There have been some blips along the way, though. In 2018, Twain said she would have voted for Donald Trump in the 2016 election if she lived in America. After backlash from her queer fans, she backtracked. It’s not surprising; YouTube is packed with drag tributes to Twain, and it’s not gone unnoticed that “Man! I Feel Like A Woman!” has become somewhat of a community anthem. “People relate to it whether they’re men, women or trans,” she said in 2019. “On a lot of different levels, everyone has their own fun with the song, and it means something to them in their own gender.”

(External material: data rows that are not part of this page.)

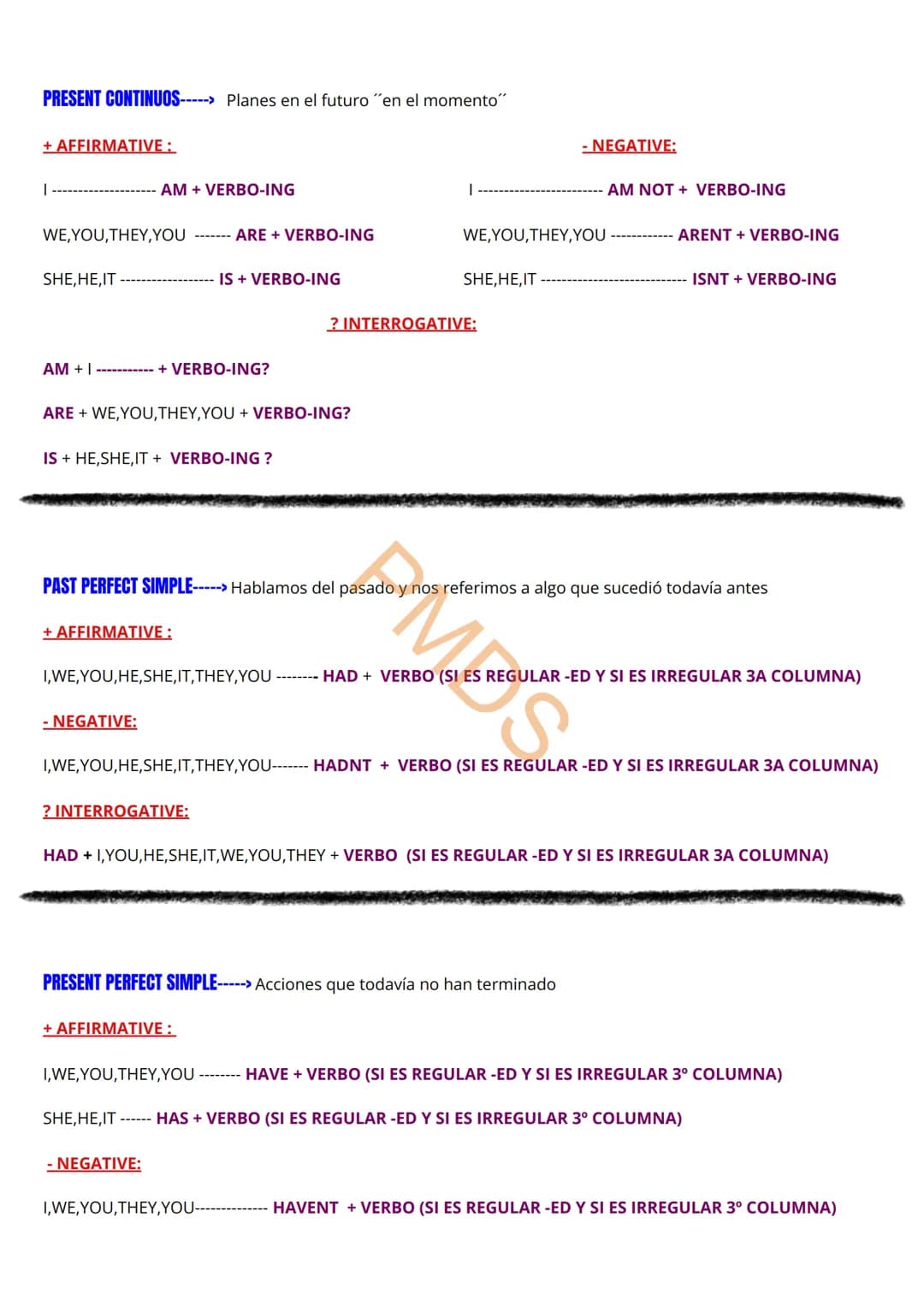 PRESENT CONTINUOS-----> Planes en el futuro ´´en el momento´´

+ AFFIRMATIVE :

I -------------------- AM + VERBO-ING

WE,YOU,THEY,YOU ------- ARE + VERBO-ING

SHE,HE,IT ------------------ IS + VERBO-ING

- NEGATIVE:

I ------------------------ AM NOT + VERBO-ING

WE,YOU,THEY,YOU ------------ ARENT + VERBO-ING

SHE,HE,IT ---------------------------- ISNT + VERBO-ING

? INTERROGATIVE:

AM + I ----------- + VERBO-ING?

ARE + WE,YOU,THEY,YOU + VERBO-ING?

IS + HE,SHE,IT + VERBO-ING ?

PMDS

PAST PERFECT SIMPLE-----> Hablamos del pasado y nos referimos a algo que sucedió todavía antes

+ AFFIRMATIVE :

I,WE,YOU,HE,SHE,IT,THEY,YOU -------- HAD + VERBO (SI ES REGULAR -ED Y SI ES IRREGULAR 3A COLUMNA)

- NEGATIVE:

I,WE,YOU,HE,SHE,IT,THEY,YOU------- HADNT + VERBO (SI ES REGULAR -ED Y SI ES IRREGULAR 3A COLUMNA)

? INTERROGATIVE:

HAD + I,YOU,HE,SHE,IT,WE,YOU,THEY + VERBO (SI ES REGULAR -ED Y SI ES IRREGULAR 3A COLUMNA)

PRESENT PERFECT SIMPLE-----> Acciones que todavía no han terminado

+ AFFIRMATIVE :

I,WE,YOU,THEY,YOU -------- HAVE + VERBO (SI ES REGULAR -ED Y SI ES IRREGULAR 3º COLUMNA)

SHE,HE,IT ------ HAS + VERBO (SI ES REGULAR -ED Y SI ES IRREGULAR 3º COLUMNA)

- NEGATIVE:

I,WE,YOU,THEY,YOU-------------- HAVENT + VERBO (SI ES REGULAR -ED Y SI ES IRREGULAR 3º COLUMNA)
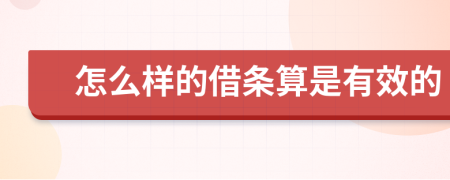 怎么样的借条算是有效的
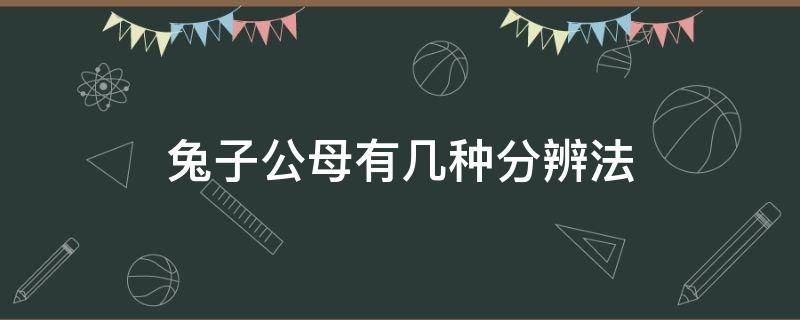 兔子公母有几种分辨法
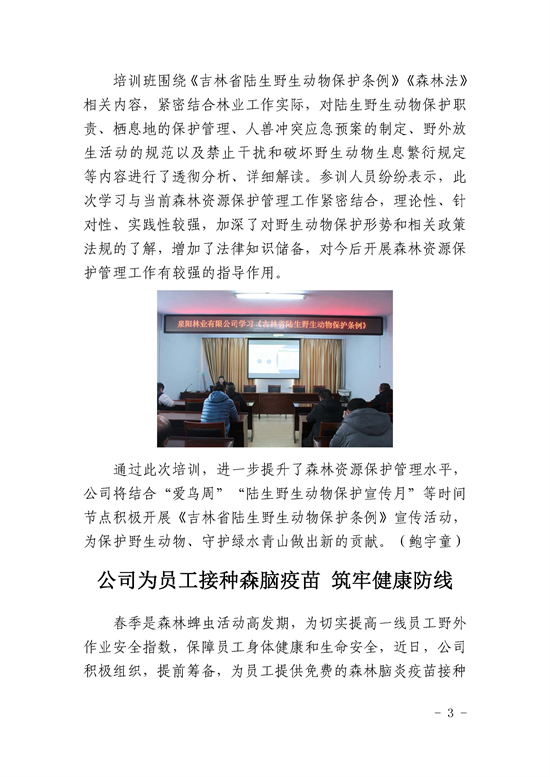 培训班围绕《吉林省陆生野生动物保护条例》《森林法》相关内容，紧密结合林业工作实际，对陆生野生动物保护职责、栖息地的保护管理、人兽冲突应急预案的制定、野外放生活动的规范以及禁止干扰和破坏野生动物生息繁衍规定等内容进行了透彻分析、详细解读。参训人员纷纷表示，此次学习与当前森林资源保护管理工作紧密结合，理论性、针对性、实践性较强，加深了对野生动物保护形势和相关政策法规的了解，增加了法律知识储备，对今后开展森林资源保护管理工作有较强的指导作用。

泉阳林业有限公司学习《吉林省陆生野生动物保护条例》

通过此次培训，进一步提升了森林资源保护管理水平，公司将结合“爱鸟周”“陆生野生动物保护宣传月”等时间节点积极开展《吉林省陆生野生动物保护条例》宣传活动，为保护野生动物、守护绿水青山做出新的贡献。（鲍宇童）

公司为员工接种森脑疫苗 筑牢健康防线

春季是森林蜱虫活动高发期，为切实提高一线员工野外作业安全指数，保障员工身体健康和生命安全，近日，公司积极组织，提前筹备，为员工提供免费的森林脑炎疫苗接种

- 3 -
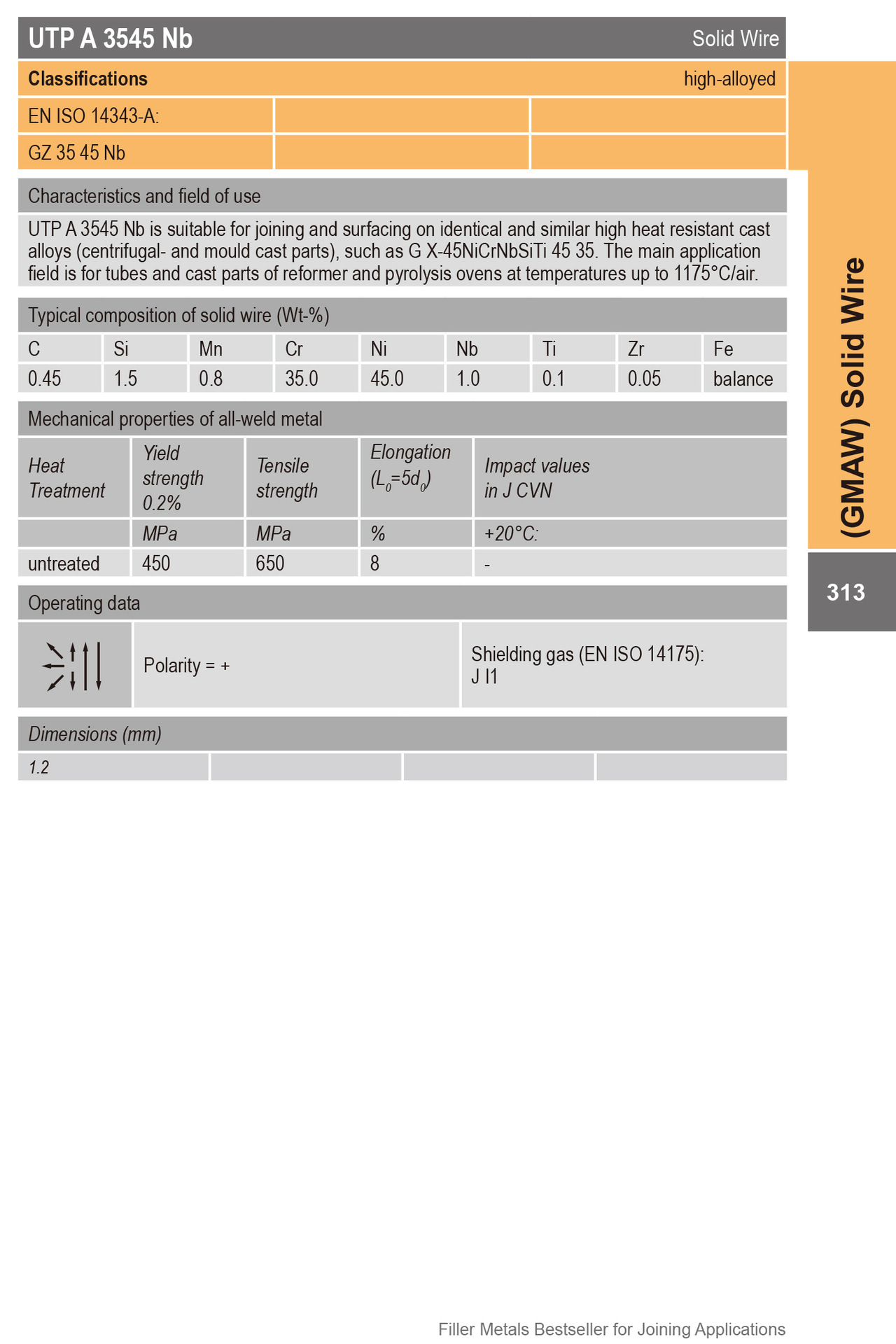 UTP A 3545 Nb Solid Wire

Classifications high-alloyed

| EN ISO 14343-A: | | |
|---|---|---|
| GZ 35 45 Nb | | |

Characteristics and field of use

UTP A 3545 Nb is suitable for joining and surfacing on identical and similar high heat resistant cast alloys (centrifugal- and mould cast parts), such as G X-45NiCrNbSiTi 45 35. The main application field is for tubes and cast parts of reformer and pyrolysis ovens at temperatures up to 1175°C/air.

Typical composition of solid wire (Wt-%)

| C | Si | Mn | Cr | Ni | Nb | Ti | Zr | Fe |
|---|---|---|---|---|---|---|---|---|
| 0.45 | 1.5 | 0.8 | 35.0 | 45.0 | 1.0 | 0.1 | 0.05 | balance |

Mechanical properties of all-weld metal

| Heat Treatment | Yield strength 0.2% | Tensile strength | Elongation ($L_0=5d_0$) | Impact values in J CVN |
|---|---|---|---|---|
| | MPa | MPa | % | +20°C: |
| untreated | 450 | 650 | 8 | - |

Operating data

Polarity = +

Shielding gas (EN ISO 14175): J I1

Dimensions (mm)

| 1.2 | | | |
|---|---|---|---|

(GMAW) Solid Wire

313

Filler Metals Bestseller for Joining Applications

As for MacDonald, her glorious coming-out karaoke moment is seemingly one of her most joyous memories. “I think you need to have this sort of lighthearted attitude toward your own identity,” she explains. “Our identities exist in the face of significant adversity, particularly when it comes to trans health care, transphobia and queerphobia. Being able to laugh at the more lighthearted parts of your queer identity can balance out the torrent of negativity, in quite a healthy way.”

In MacDonald’s eyes, the trans embrace of Twain’s mega-hit will withstand the test of time. “It’s only a matter of time before someone writes a coming-out post with ‘Man! I Feel Like A Woman!’ as the title,” she says. “I’m absolutely sure of it.”